## Task brief
Below are the records; locate each line with the word "movement" and copy it.

## Exercise inputs

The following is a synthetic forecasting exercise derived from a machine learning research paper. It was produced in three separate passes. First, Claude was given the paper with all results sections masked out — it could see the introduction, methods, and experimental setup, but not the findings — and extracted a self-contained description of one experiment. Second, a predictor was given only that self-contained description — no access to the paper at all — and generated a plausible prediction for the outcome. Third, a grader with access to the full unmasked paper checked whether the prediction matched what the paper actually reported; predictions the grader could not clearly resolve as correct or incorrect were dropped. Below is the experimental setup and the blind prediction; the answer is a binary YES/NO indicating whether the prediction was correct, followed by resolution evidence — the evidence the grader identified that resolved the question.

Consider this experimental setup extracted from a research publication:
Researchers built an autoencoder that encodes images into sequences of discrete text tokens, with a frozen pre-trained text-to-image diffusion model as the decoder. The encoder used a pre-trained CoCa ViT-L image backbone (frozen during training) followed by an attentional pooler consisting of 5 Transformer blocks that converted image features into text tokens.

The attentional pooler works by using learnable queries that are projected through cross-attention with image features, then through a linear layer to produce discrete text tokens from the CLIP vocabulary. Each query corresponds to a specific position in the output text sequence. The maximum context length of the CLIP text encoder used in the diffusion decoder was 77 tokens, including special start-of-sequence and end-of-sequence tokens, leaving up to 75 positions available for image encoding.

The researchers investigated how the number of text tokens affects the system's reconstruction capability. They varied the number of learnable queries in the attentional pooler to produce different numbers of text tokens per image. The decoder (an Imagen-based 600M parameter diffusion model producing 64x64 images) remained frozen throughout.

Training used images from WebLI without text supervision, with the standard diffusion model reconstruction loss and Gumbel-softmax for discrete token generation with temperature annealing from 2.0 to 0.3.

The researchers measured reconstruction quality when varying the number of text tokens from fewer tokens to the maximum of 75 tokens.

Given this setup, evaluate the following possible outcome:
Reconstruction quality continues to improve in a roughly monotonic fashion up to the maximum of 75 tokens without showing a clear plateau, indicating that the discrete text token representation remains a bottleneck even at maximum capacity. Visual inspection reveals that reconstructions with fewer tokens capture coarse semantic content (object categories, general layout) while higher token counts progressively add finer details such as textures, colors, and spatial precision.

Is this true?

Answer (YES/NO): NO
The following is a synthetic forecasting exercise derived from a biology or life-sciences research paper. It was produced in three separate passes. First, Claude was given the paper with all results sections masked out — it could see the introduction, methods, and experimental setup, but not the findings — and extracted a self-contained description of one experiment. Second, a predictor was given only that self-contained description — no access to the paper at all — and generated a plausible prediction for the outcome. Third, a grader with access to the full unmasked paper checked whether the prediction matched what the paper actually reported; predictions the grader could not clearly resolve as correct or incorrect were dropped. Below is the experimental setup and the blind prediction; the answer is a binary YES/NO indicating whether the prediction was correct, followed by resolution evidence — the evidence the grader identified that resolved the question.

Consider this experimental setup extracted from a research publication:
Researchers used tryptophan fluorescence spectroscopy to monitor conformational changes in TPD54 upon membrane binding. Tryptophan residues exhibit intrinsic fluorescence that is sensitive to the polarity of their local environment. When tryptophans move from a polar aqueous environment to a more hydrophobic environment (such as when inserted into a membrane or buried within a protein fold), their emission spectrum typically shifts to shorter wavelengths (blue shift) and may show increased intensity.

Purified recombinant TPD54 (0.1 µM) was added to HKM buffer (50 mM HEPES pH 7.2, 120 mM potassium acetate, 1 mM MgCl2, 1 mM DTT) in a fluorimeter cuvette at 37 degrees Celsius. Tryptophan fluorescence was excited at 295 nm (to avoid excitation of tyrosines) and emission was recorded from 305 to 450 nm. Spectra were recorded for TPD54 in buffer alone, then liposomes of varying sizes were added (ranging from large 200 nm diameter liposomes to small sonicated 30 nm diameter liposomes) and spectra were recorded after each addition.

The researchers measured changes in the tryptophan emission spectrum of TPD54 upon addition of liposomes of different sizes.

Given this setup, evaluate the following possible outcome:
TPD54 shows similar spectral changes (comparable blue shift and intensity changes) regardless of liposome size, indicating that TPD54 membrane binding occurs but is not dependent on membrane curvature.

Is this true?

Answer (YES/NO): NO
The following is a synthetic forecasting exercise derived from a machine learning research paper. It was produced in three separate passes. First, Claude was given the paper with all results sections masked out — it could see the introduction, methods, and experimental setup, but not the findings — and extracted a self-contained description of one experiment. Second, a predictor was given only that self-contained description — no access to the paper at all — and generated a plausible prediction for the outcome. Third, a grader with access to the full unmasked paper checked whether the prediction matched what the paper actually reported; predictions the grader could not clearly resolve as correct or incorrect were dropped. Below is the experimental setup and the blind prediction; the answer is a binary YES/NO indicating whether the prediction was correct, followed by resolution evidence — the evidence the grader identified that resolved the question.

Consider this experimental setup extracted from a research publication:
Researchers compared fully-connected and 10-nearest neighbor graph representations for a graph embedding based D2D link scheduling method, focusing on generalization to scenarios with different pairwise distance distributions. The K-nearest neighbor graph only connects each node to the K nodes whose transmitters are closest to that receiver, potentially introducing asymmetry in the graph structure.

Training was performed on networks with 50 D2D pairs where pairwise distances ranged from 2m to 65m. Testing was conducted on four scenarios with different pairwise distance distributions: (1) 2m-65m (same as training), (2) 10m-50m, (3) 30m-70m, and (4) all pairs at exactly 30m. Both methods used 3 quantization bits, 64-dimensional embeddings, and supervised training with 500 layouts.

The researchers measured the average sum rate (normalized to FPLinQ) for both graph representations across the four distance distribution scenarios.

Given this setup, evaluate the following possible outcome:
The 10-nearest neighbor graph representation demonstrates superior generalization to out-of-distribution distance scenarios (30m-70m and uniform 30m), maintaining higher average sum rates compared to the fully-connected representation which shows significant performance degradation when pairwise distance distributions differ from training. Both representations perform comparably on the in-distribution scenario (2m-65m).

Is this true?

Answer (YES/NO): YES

...

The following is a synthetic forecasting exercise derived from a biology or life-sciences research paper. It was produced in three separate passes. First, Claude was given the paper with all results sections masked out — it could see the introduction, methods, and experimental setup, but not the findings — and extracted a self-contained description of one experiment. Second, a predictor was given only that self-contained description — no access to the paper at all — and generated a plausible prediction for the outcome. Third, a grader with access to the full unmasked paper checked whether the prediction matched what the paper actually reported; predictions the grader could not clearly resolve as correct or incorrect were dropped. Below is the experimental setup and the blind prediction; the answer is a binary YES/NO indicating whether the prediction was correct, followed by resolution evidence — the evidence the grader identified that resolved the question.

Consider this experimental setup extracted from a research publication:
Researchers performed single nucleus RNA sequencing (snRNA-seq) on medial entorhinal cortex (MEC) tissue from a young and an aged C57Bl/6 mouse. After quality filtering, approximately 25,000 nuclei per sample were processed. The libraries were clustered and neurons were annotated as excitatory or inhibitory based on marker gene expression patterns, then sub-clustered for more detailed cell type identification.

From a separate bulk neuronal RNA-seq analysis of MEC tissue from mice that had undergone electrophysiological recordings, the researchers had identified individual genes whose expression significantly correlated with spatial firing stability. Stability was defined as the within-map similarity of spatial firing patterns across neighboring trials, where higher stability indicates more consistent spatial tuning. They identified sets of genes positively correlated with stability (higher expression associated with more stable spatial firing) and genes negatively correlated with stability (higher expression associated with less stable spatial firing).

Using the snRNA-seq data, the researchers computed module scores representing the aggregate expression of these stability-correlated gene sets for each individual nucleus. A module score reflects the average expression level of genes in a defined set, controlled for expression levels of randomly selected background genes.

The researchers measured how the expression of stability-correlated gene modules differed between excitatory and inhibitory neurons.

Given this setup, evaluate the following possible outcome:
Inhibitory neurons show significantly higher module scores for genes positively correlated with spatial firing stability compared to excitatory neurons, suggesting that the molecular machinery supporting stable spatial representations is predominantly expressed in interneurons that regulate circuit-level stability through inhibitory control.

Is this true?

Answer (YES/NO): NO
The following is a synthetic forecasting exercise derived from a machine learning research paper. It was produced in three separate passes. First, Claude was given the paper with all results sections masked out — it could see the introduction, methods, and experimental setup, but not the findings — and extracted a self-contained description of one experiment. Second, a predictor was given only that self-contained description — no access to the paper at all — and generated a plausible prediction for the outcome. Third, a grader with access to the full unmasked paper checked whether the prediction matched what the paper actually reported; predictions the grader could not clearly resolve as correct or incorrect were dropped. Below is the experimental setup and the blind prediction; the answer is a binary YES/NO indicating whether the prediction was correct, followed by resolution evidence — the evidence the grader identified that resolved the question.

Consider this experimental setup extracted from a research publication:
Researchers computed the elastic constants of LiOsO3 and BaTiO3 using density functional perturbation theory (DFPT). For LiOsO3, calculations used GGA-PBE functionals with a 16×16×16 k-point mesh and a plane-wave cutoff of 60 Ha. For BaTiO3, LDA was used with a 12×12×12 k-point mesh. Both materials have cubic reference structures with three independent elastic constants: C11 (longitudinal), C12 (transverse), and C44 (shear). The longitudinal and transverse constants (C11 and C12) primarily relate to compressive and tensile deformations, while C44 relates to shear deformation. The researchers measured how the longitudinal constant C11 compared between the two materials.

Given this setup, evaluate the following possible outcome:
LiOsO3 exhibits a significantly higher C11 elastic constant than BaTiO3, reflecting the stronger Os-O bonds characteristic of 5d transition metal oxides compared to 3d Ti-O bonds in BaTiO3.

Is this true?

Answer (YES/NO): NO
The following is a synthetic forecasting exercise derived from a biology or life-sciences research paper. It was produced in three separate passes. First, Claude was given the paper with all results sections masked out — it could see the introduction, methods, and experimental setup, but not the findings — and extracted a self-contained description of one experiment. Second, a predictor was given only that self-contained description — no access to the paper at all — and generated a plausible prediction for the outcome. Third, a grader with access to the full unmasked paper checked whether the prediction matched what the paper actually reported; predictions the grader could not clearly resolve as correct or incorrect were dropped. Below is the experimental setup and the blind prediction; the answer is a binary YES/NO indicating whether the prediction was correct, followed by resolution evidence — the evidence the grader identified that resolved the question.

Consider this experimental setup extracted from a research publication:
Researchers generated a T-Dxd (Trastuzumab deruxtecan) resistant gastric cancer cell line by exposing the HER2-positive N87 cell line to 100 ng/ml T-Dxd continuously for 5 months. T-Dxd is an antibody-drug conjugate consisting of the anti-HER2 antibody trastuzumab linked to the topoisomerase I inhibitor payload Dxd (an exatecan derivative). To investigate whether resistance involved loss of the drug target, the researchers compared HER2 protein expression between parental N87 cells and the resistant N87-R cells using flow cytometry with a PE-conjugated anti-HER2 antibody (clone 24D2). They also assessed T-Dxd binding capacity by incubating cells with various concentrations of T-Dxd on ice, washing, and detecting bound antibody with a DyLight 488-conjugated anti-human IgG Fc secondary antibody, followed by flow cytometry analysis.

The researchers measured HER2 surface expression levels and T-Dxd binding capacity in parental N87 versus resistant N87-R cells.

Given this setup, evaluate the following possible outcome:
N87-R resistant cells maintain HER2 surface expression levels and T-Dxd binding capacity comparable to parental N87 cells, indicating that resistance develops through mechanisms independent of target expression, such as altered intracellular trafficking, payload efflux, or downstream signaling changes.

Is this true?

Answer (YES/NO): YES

---

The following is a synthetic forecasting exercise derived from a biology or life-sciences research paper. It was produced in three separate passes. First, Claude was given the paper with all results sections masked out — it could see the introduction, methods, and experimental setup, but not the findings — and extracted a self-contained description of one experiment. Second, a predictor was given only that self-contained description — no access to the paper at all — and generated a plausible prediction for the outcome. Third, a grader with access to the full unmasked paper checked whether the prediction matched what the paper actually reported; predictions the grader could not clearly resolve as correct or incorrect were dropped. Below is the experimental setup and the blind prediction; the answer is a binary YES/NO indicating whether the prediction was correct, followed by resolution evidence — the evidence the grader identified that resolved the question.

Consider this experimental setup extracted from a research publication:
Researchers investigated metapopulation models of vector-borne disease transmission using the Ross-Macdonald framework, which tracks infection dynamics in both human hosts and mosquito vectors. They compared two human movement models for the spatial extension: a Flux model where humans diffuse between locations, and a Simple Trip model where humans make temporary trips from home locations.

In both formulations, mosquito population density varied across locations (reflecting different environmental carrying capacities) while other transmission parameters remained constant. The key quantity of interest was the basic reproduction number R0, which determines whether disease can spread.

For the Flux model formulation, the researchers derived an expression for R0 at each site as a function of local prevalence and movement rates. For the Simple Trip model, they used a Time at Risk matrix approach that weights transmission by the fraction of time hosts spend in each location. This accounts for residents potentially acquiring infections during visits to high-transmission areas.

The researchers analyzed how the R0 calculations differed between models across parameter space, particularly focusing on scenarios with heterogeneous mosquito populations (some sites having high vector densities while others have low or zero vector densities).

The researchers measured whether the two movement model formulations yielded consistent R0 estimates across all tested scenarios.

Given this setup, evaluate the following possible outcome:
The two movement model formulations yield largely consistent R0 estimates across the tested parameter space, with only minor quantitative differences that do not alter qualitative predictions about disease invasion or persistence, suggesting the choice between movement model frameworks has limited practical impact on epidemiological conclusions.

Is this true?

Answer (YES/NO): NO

## Exercise answer
Researchers investigated metapopulation models of vector-borne disease transmission using the Ross-Macdonald framework, which tracks infection dynamics in both human hosts and mosquito vectors. They compared two human movement models for the spatial extension: a Flux model where humans diffuse between locations, and a Simple Trip model where humans make temporary trips from home locations.
For the Flux model formulation, the researchers derived an expression for R0 at each site as a function of local prevalence and movement rates. For the Simple Trip model, they used a Time at Risk matrix approach that weights transmission by the fraction of time hosts spend in each location. This accounts for residents potentially acquiring infections during visits to high-transmission areas.
The researchers measured whether the two movement model formulations yielded consistent R0 estimates across all tested scenarios.
The two movement model formulations yield largely consistent R0 estimates across the tested parameter space, with only minor quantitative differences that do not alter qualitative predictions about disease invasion or persistence, suggesting the choice between movement model frameworks has limited practical impact on epidemiological conclusions.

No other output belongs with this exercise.